Family celebrates life of brave dad in new St Giles Hospice Hero Walk

Categories: Community Engagement and Featured.
St Giles Hero Walk

Everybody has their own hero – and for five-year-old Harrison Jones it will always be his dad Neil.

Despite living with a brain tumour, Neil, a keen mountain biker, taught Harrison how to ride his bike and shared his love of Star Wars with him. Father and son were able to enjoy their passion for the movies even when Neil went into St Giles Hospice for end-of-life care.

Now Harrison, his three-year-old brother Seb and mum Heidi will be ‘making memories in a mask’ as they take part in the new St Giles Hospice Hero Walk to celebrate the life of their brave dad and husband and raise funds for the hospice where he spent his final days.

The St Giles Hospice Hero Walk will take place in Walsall Arboretum on 21 September.

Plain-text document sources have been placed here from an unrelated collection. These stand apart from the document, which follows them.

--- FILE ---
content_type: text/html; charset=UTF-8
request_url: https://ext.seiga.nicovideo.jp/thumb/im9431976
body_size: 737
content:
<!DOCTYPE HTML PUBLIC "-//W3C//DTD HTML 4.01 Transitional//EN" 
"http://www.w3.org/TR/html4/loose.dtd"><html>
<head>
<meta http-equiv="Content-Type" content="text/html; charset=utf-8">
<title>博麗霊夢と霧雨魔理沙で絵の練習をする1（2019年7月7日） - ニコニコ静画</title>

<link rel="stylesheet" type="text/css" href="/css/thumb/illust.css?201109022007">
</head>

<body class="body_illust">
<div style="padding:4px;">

The new event aims to bring the whole family together to enjoy a 5km hero-themed walk with every penny raised going towards the more than £9m-a-year that St Giles needs to support people living with a potentially-incurable illness and their families.

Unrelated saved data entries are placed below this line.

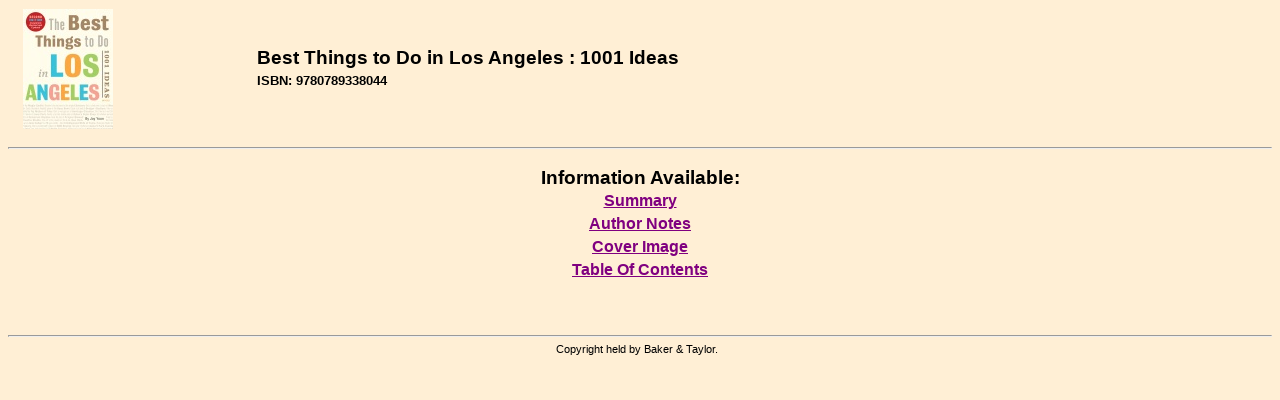

--- FILE ---
content_type: text/html; charset=utf-8
request_url: http://contentcafe2.btol.com/ContentCafeClient/ContentCafe.aspx?UserID=LBCN29884&Password=CC45063&ItemKey=9780789338044&Options=N
body_size: 5845
content:


<!DOCTYPE html PUBLIC "-//W3C//DTD XHTML 1.0 Transitional//EN" "http://www.w3.org/TR/xhtml1/DTD/xhtml1-transitional.dtd">

<html xmlns="http://www.w3.org/1999/xhtml" >
<head id="Head1"><title>
	Content Cafe 3 Client - Content Cafe
</title><link href="ContentCafe3.css" type="text/css" rel="stylesheet" /></head>
<body style="background-color:#FFEFD5;">
<center>
    <form method="post" action="./ContentCafe.aspx?UserID=LBCN29884&amp;Password=CC45063&amp;ItemKey=9780789338044&amp;Options=N" id="ContentCafeForm">
<div class="aspNetHidden">
<input type="hidden" name="__VIEWSTATE" id="__VIEWSTATE" value="/[base64]/AaNuVfAPjObDjaC5H1u4RumCfDEOcow6CIlMvy6IS" />
</div>

<div class="aspNetHidden">

	<input type="hidden" name="__VIEWSTATEGENERATOR" id="__VIEWSTATEGENERATOR" value="4918A9D4" />
	<input type="hidden" name="__EVENTVALIDATION" id="__EVENTVALIDATION" value="/wEdAAQ/8dDmcG/IALqR4wVH/IWzbnQKGxL8yfGMuElI2JkkZPIWx8u1cyp3VxI/B5A9a2By20otCOL4bepDdqSDyYmgVlAJyle/uxwpvByWyvaEJzFbeneFw6xnM3oYEQ7urXA=" />
</div>
			<table cellspacing="0" cellpadding="1" width="100%" align="center" border="0">
				<tr>
					<td align="left">&nbsp;</td>
					<td align="left"><img id="ImageHeader" src="http://contentcafe12.btol.com/ContentCafe/Jacket.aspx?UserID=ContentCafeClient&amp;Password=Client&amp;Return=T&amp;Type=S&amp;Value=9780789338044" style="border-width:0px;" /></td>
					<td align="left">&nbsp;</td>
					<td align="left">
						<table cellspacing="0" cellpadding="1" width="100%" border="0">
							<tr>
								<td align="left"><span id="Label_Content" class="PageHeader2">Best Things to Do in Los Angeles : 1001 Ideas</span></td>
							</tr>
							<tr>
								<td align="left"></td>
							</tr>
							<tr>
								<td align="left"><span id="Label_ItemKey" class="PageHeader3">ISBN: 9780789338044</span></td>
							</tr>
							<tr>
								<td align="left">
								        <input type="hidden" name="strUserIDHidden" id="strUserIDHidden" />
								        <input type="hidden" name="strPasswordHidden" id="strPasswordHidden" />
								        <input type="hidden" name="strItemKeyHidden" id="strItemKeyHidden" />								        
								</td>
							</tr>
						</table>
					</td>
				</tr>
			</table>
			<br />
			<hr />
			<br />
				<span id="Label_ContentText" class="PageHeader2">Information Available:</span><table id="Table_Main" cellspacing="1" cellpadding="2">
	<tr>
		<td align="center" style="font-size:12pt;font-weight:bold;white-space:nowrap;"><a title="Navigate to annotations information" href="JavaScript:postDetails(&#39;Summary.aspx&#39;)">Summary</a></td>
	</tr><tr>
		<td align="center" style="font-size:12pt;font-weight:bold;white-space:nowrap;"><a title="Navigate to author notes information" href="JavaScript:postDetails(&#39;AuthorNotes.aspx&#39;)">Author Notes</a></td>
	</tr><tr>
		<td align="center" style="font-size:12pt;font-weight:bold;white-space:nowrap;"><a title="Navigate to jacket information" href="JavaScript:postDetails(&#39;CoverImage.aspx&#39;)">Cover Image</a></td>
	</tr><tr>
		<td align="center" style="font-size:12pt;font-weight:bold;white-space:nowrap;"><a title="Navigate to TOC information" href="JavaScript:postDetails(&#39;TOC.aspx&#39;)">Table Of Contents</a></td>
	</tr>
</table>
				<br />
				<br />
				
                    
                    
				    
								
				<br />
				<br />
				<hr />
				<table cellspacing="0" cellpadding="1" width="100%" border="0">
					<tr>
						<td align="center"><span id="LabelPageFooter" class="PageFooter">Copyright&nbsp;held&nbsp;by&nbsp;Baker &amp; Taylor.&nbsp;&nbsp;</span></td>
					</tr>
				</table>
				<br />
			<p></p>
		</form>

<script language="JavaScript">		
    function postDetails(strURL)
	{	
		document.FormPostDetails.action = strURL;
		//alert(document.FormPostDetails.BGColor.value);
		document.FormPostDetails.submit();	
	}		
</script>
<form name="FormPostDetails" method="post" action="">
	<input type="hidden" name="UserId" value="LBCN29884">
	<input type="hidden" name="Password" value="CC45063">
	<input type="hidden" name="ItemKey" value="9780789338044">
	<input type="hidden" name="VendorID" value="">
	<input type="hidden" name="BGColor" value="">	
	<input type="hidden" name="Options" value="N">	
</form>		

</center>
</body>
</html>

All participants can kick off their afternoon at ‘the hero hub’, where they can give their super powers a boost with snacks and smoothies before setting off on their Arboretum adventure from midday with awesome activities along the route, including a hero hunt for the kids. A hero’s welcome awaits everyone as they cross the finish line to celebrate with a goodie bag and medal.

Director of Fundraising at St Giles Hospice, Elinor Eustace, said the brand-new event was an opportunity for people to show “they care in a cape” at a family fun day fit for heroes of all ages and abilities.

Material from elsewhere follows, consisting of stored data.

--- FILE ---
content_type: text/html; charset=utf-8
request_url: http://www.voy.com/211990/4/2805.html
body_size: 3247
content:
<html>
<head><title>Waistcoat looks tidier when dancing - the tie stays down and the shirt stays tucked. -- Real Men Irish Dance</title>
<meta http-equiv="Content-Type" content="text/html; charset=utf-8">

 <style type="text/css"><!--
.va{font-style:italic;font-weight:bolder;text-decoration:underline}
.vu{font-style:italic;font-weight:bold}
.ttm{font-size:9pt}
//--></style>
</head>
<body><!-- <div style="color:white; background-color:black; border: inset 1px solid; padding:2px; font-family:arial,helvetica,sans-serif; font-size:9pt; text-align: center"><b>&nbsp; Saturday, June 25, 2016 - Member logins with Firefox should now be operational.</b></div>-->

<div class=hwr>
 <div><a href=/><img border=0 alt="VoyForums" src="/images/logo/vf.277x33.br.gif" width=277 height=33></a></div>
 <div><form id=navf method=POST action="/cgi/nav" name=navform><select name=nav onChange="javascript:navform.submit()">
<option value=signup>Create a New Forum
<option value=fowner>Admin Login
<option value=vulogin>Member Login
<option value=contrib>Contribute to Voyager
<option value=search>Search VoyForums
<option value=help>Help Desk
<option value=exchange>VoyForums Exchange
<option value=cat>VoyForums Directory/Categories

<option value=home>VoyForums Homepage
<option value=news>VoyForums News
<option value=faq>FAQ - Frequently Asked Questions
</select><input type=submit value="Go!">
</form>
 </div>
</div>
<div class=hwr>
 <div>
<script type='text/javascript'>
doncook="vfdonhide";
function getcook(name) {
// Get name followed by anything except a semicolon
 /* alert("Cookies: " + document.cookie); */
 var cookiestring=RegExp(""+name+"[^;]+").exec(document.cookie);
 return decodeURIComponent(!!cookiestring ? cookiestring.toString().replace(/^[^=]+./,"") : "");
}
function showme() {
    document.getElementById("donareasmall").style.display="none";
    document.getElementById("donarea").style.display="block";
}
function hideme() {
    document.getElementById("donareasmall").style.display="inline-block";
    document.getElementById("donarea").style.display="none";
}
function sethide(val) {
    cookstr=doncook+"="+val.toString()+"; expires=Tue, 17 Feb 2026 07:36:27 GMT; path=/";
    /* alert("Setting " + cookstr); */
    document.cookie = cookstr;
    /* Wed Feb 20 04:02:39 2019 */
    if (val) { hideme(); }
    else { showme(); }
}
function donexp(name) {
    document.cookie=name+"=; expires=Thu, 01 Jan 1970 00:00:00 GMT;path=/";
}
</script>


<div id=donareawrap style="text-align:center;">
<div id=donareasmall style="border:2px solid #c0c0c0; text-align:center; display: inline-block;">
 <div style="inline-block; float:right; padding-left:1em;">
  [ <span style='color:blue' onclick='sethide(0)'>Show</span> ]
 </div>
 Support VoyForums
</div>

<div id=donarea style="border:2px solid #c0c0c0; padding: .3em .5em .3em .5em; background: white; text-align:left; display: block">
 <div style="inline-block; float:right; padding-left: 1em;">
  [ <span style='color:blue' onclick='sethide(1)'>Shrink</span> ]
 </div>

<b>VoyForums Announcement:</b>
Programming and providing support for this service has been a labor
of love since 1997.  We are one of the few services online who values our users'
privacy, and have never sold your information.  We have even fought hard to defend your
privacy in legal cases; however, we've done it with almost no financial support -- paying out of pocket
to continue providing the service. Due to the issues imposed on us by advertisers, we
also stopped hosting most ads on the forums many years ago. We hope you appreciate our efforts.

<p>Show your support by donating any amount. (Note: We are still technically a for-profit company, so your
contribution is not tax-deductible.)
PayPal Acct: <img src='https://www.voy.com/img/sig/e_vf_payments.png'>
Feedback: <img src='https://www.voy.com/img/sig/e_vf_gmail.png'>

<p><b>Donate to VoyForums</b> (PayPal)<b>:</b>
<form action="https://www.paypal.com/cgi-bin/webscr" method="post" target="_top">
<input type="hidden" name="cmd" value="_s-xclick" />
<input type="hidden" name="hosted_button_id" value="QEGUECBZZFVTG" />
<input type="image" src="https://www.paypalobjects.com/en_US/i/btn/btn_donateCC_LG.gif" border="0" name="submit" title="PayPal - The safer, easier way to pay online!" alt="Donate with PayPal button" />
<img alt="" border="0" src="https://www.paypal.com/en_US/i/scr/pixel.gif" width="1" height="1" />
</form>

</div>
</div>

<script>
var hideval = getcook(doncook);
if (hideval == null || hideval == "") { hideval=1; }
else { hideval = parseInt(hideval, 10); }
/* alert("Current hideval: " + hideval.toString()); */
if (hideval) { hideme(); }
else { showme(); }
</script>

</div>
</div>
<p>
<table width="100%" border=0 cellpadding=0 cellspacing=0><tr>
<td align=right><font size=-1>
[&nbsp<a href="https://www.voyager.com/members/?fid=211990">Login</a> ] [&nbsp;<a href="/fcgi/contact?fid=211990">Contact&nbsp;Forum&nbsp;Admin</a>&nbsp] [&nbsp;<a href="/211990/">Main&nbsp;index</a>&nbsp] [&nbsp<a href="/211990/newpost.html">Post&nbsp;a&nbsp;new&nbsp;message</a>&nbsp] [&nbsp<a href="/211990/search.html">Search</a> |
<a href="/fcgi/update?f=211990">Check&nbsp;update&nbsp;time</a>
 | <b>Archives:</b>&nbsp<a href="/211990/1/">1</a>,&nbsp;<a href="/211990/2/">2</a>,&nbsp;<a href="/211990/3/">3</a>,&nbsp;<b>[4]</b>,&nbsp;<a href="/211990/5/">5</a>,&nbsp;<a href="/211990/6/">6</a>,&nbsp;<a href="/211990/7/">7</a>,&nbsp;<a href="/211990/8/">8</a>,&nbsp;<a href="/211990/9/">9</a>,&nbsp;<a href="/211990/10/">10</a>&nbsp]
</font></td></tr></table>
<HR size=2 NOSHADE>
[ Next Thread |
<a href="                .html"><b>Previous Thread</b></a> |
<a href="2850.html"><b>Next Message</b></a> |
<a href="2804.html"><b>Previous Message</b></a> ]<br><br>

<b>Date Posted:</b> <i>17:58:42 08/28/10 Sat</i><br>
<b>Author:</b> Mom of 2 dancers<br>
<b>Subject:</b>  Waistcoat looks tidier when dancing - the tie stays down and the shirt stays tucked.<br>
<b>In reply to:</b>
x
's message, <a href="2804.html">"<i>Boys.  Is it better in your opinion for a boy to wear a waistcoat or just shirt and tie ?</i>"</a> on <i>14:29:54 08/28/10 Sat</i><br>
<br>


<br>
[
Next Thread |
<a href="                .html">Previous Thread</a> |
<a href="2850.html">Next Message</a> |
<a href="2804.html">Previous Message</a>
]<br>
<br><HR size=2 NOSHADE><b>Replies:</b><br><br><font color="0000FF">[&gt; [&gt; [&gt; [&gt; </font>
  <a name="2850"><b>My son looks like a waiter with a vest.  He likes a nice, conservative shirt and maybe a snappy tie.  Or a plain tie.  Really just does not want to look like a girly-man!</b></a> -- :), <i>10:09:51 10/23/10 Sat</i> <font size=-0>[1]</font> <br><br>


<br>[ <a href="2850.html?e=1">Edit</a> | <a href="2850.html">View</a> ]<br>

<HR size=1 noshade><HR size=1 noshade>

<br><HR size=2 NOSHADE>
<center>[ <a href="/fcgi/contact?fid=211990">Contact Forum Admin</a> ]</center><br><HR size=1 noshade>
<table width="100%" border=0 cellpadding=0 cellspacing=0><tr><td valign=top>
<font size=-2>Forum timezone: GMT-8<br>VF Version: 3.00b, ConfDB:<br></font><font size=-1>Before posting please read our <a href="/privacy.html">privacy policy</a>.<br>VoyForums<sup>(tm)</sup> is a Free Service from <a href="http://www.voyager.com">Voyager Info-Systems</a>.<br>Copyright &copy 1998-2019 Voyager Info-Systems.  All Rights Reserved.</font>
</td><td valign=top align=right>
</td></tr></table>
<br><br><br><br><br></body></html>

“We want to give everyone across the community the chance to come along and celebrate their own personal heroes, whether they have encountered or supported St Giles before or not,” she said.

Heroes come in all shapes and sizes and Heidi Jones is urging other families to come along and walk for their hero, whoever they may be – family member, someone they have lost, nurse, teacher or friend.

She said: “Neil was a daredevil who was very outgoing and could be very stubborn but he was determined to live life to the full.”

Neil and Heidi were teenage sweethearts who met at 16. In 2004, Neil had a series of seizures and the couple were told the devastating news that he had an inoperable brain tumour.

They got married in 2008 and went on to have sons Harrison and Seb. But in 2017 Neil was told that the cancer had spread to his bones and he started to receive support from the St Giles community nursing team.

For Heidi, the support offered by St Giles was invaluable when Neil’s condition took a turn for the worse and he was admitted to the hospice. Heidi and her sons were regular visitors to Whittington and the boys were made welcome with special meals and their very own cinema set up so they could watch films with their dad. Staff even organised a trip out for Neil to see the latest Star Wars film at the cinema when it was released.

Heidi has special memories of that time and the support they all received. She said: “I’ll always remember that the physio helped Neil to stand up so he could give me one last hug and that meant the world.”

When Neil died Heidi knew that St Giles’s Phoenix service, for young people who have been bereaved, would be there to help when Harrison was struggling as he felt frustrated and couldn’t communicate his feelings.

“We started going to the family support group and everyone was really welcoming because we were all in the same boat so it made everything easier to talk about,” said Heidi. “Finding the right support for the boys was essential as they are the one thing that has made me get out of bed on the toughest days. When they smile, I smile and I wouldn’t have survived if they hadn’t pulled me through.”